After treatment, your bone marrow should start to make healthy blood cells. Your doctor will take a bone marrow sample to see if any leukemia cells are left in your blood. If no leukemia cells are visible, doctors call that being “in remission.” You’ll still need to go through post-remission therapy to help you stay in remission.
Post-remission therapy: Post-remission therapy uses more treatments to wipe out any cancer cells that might have been left behind after chemotherapy. You have three options:
Therapies used in these phases include:
Chemotherapy: Chemotherapy is the major form of remission induction therapy, though it can also be used for consolidation therapy. Chemotherapy uses chemicals to kill cancer cells in your body.
People with AML generally stay in the hospital during chemotherapy treatments because the drugs destroy many normal blood cells in the process of killing leukemia cells. If the first cycle of chemotherapy doesn’t cause remission, it can be repeated.
Targeted therapy: Targeted therapy uses drugs that attack specific vulnerabilities within your cancer cells. The drug midostaurin (Rydapt) stops the action of an enzyme within the leukemia cells and causes the cells to die. Midostaurin is only useful for people whose cancer cells have the FLT3 mutation. This drug is administered in pill form.
Other drug therapy: Arsenic trioxide (Trisenox) and all-trans retinoic acid (ATRA) are anti-cancer drugs that can be used alone or in combination with chemotherapy for remission induction of a certain subtype of AML called promyelocytic leukemia. These drugs cause leukemia cells with a specific gene mutation to mature and die, or to stop dividing.
Bone marrow transplant: A bone marrow transplant, also called a stem cell transplant, may be used for consolidation therapy. A bone marrow transplant helps re-establish healthy stem cells by replacing unhealthy bone marrow with leukemia-free stem cells that will regenerate healthy bone marrow.

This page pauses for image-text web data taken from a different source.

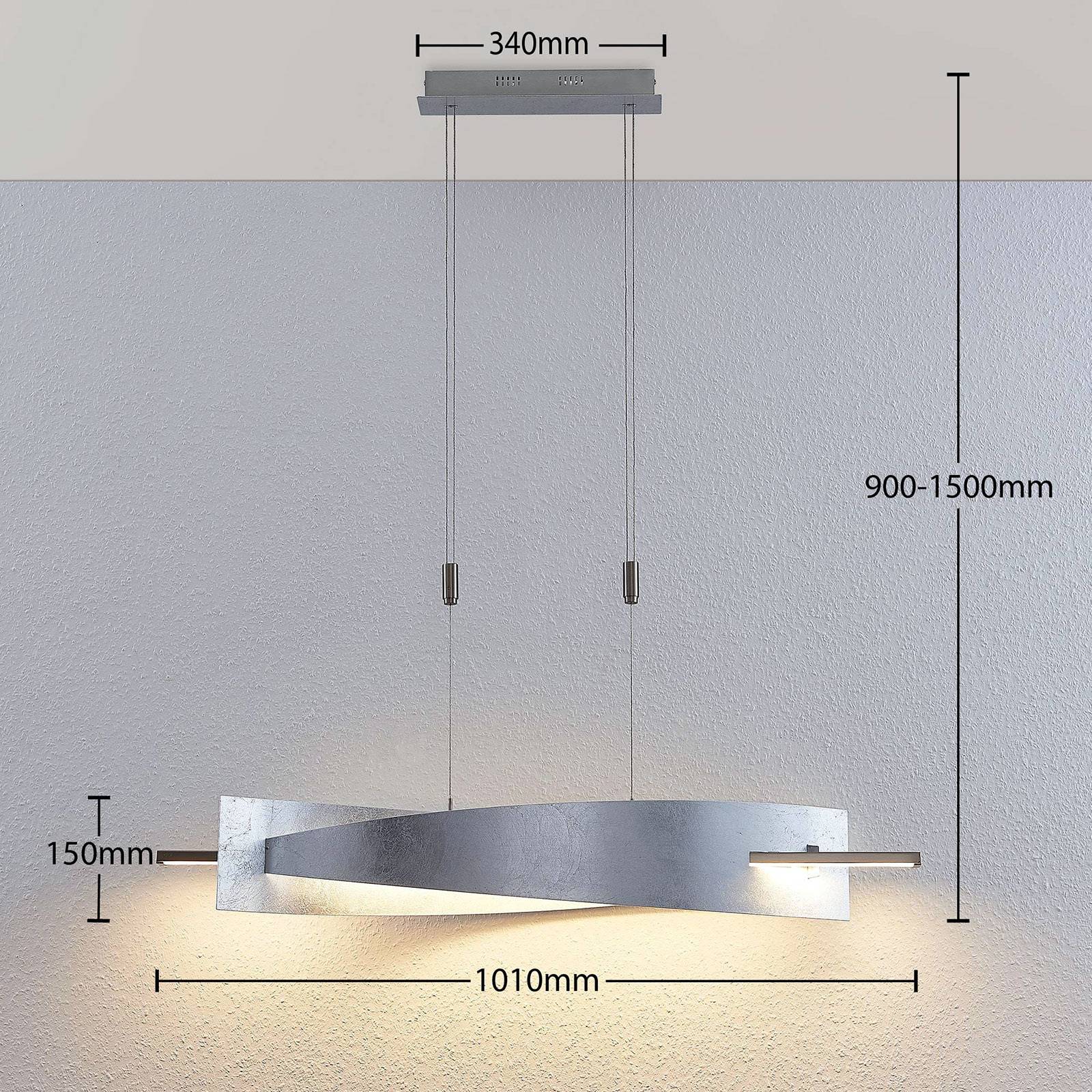 Żyrandol LED Marija, 101 cm, srebrny, metalowy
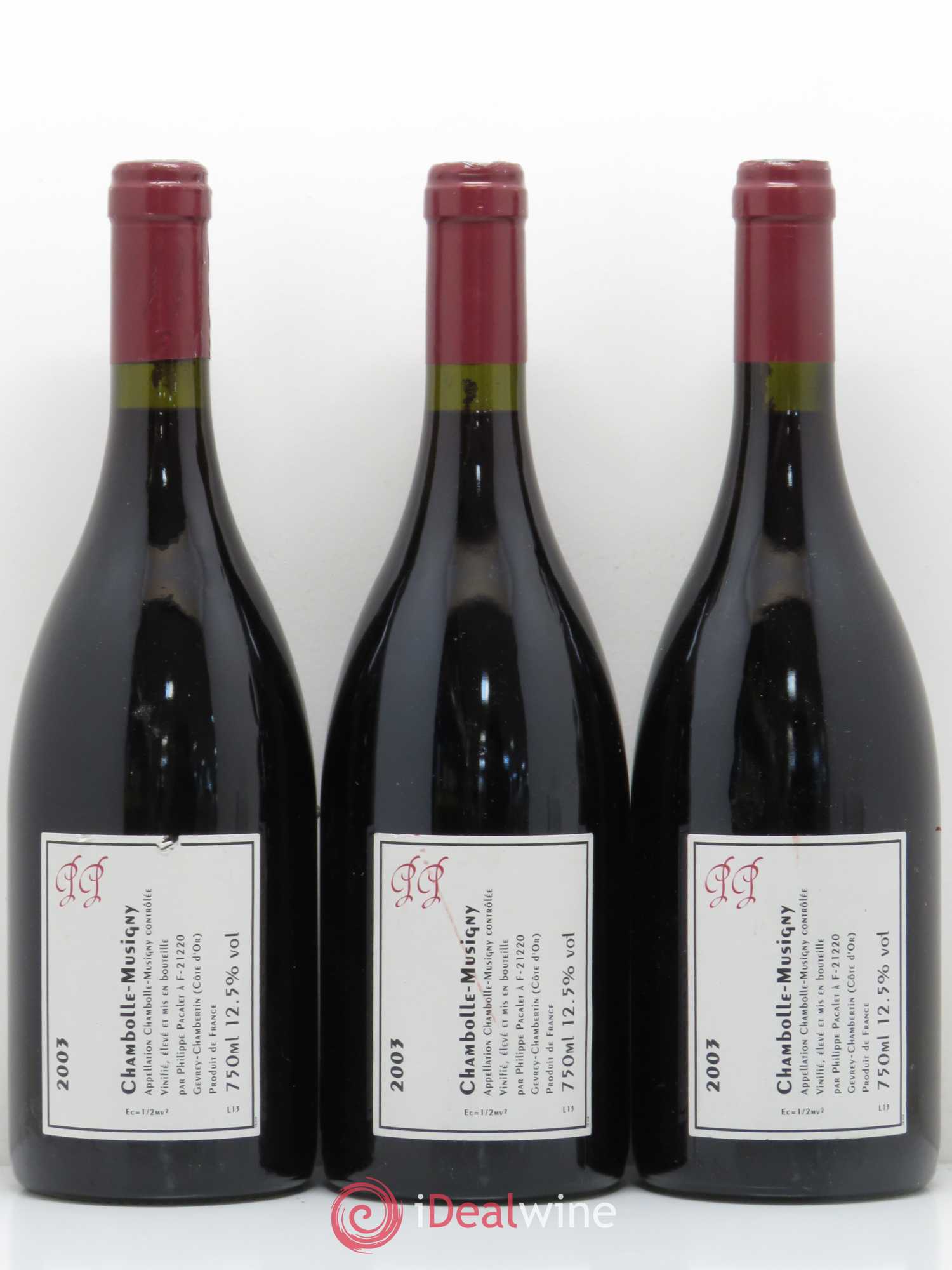 Chambolle-Musigny Philippe Pacalet 2003 - Lot de 3 bouteilles - 1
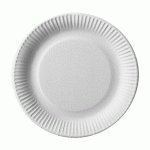 100 ASSIETTES PAPSTAR, CARTON « PURE » RONDES Ø 23 CM BLANC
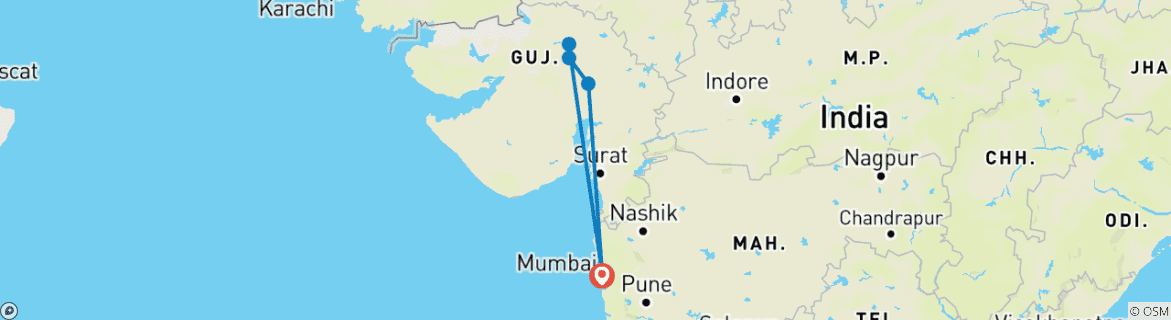 Image of a map showing the route of the tour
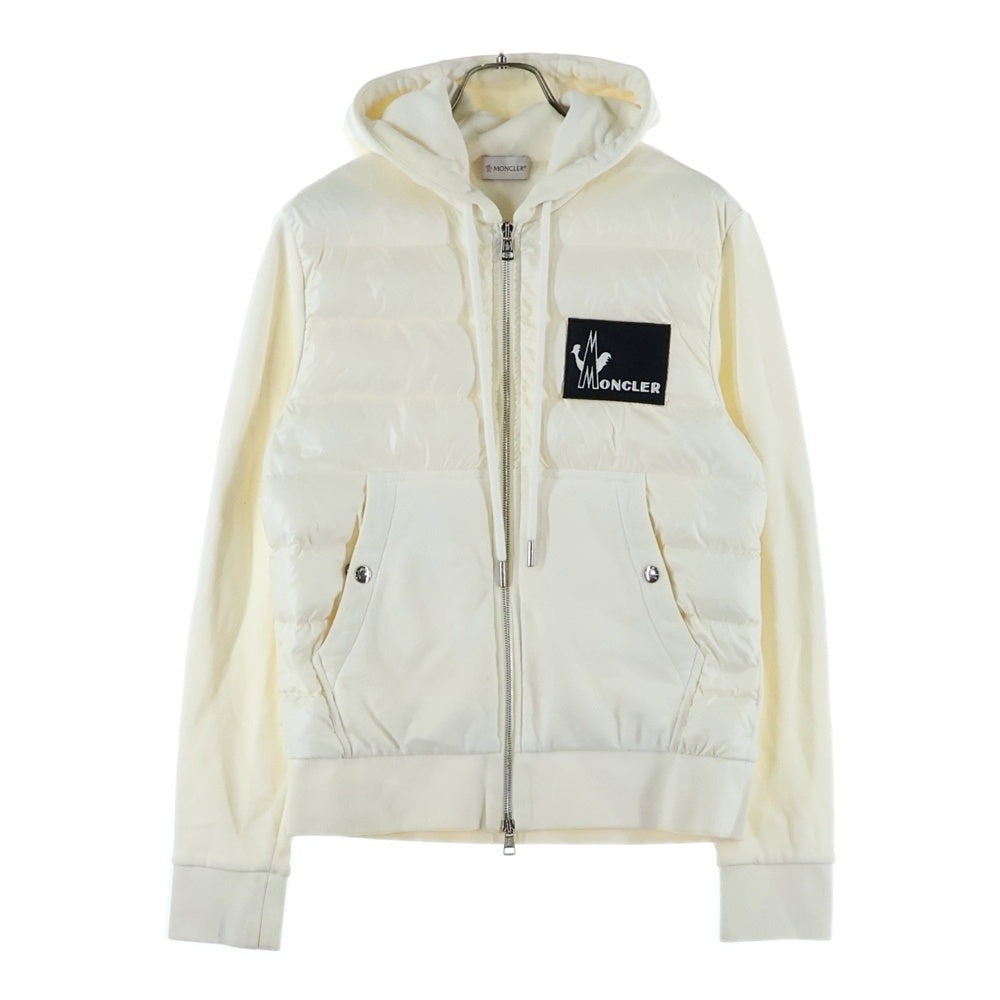 MONCLER(モンクレール) 19AW ワッペンロゴ スウェット切り替え ジップアップ ダウンパーカー フーディー ジャケット ホワイト E20918428000 80985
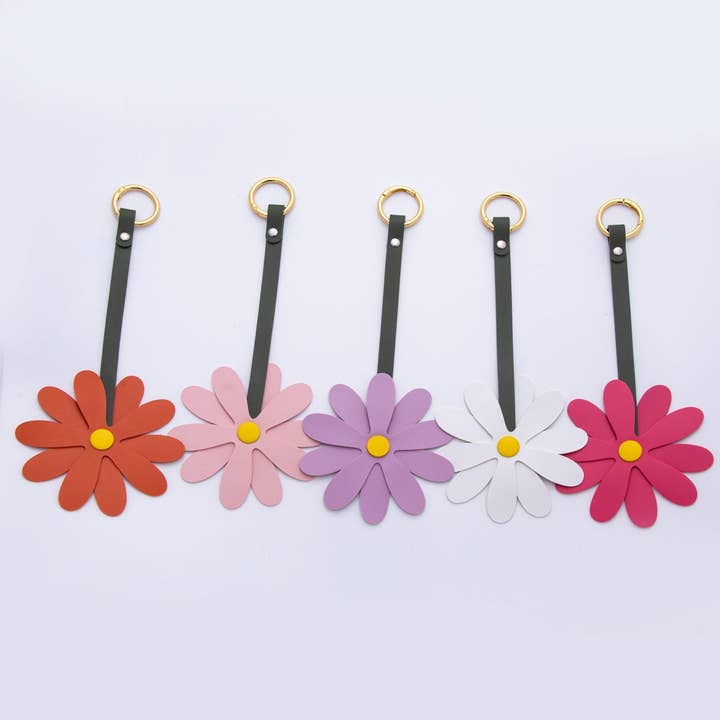 Portachiavi in Pelle a Forma di Girasole Borsa Zaino Ciondolo Accessorio Fiore WB-00012 per la vendita all'ingrosso da parte di Aim Eternal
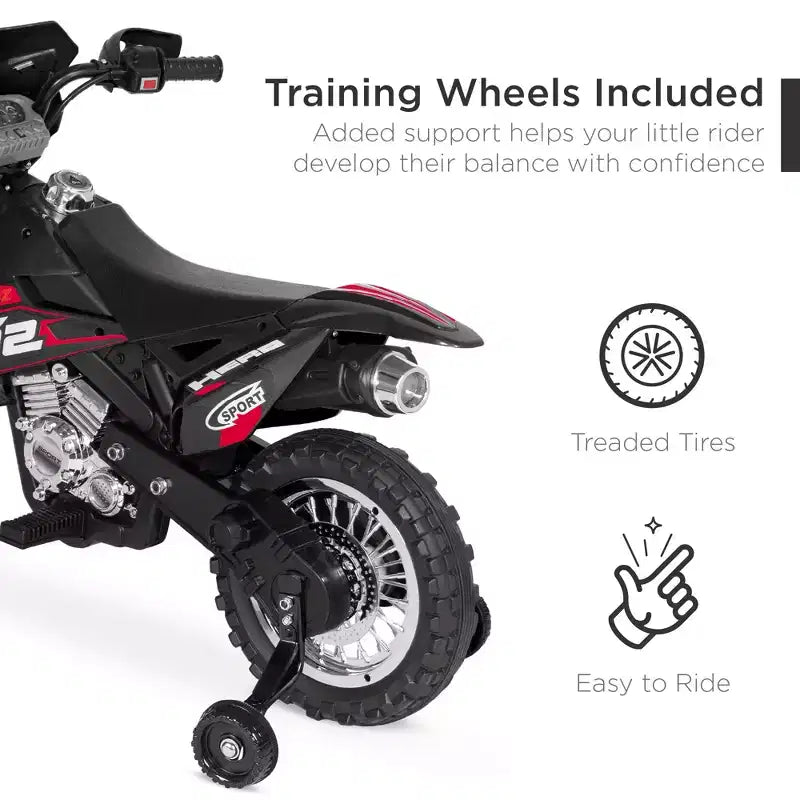 Moto Électrique 6V pour Enfants Best Choice Products avec Roues d'Apprentissage, Lumières et Musique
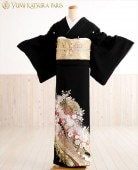 桂由美 留袖レンタル ts158-4 母親 留め袖 黒留袖レンタル 「花の訪れ 限定色」【留袖フルセット】結婚式 親族 チャペル 神前式 着物レンタル 黒留袖 貸衣装 人気 豪華 刺繍 女性和服 Yu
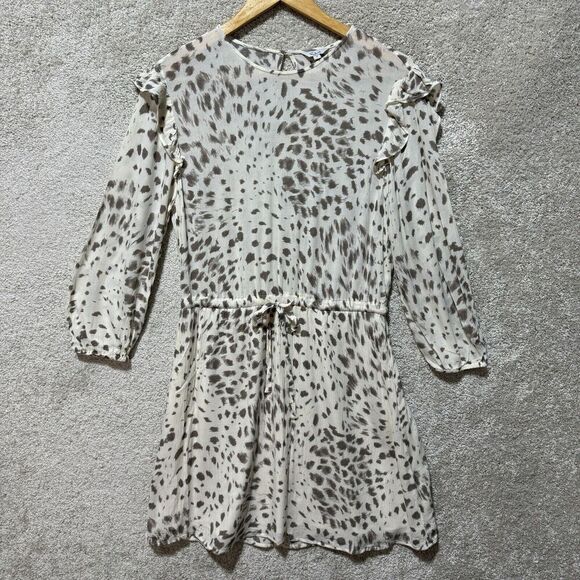 Rails Ora Puma Long Sleeve Rayon Dress Size Small Neutral Animal Print Ruffled - Picture 2 of 15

Prior to a bone marrow transplant, you receive very high doses of chemotherapy or radiation therapy to destroy your leukemia-producing bone marrow. Then you receive infusions of stem cells from a compatible donor (allogeneic transplant).
You can also receive your own stem cells (autologous transplant) if you were previously in remission and had your healthy stem cells removed and stored for a future transplant.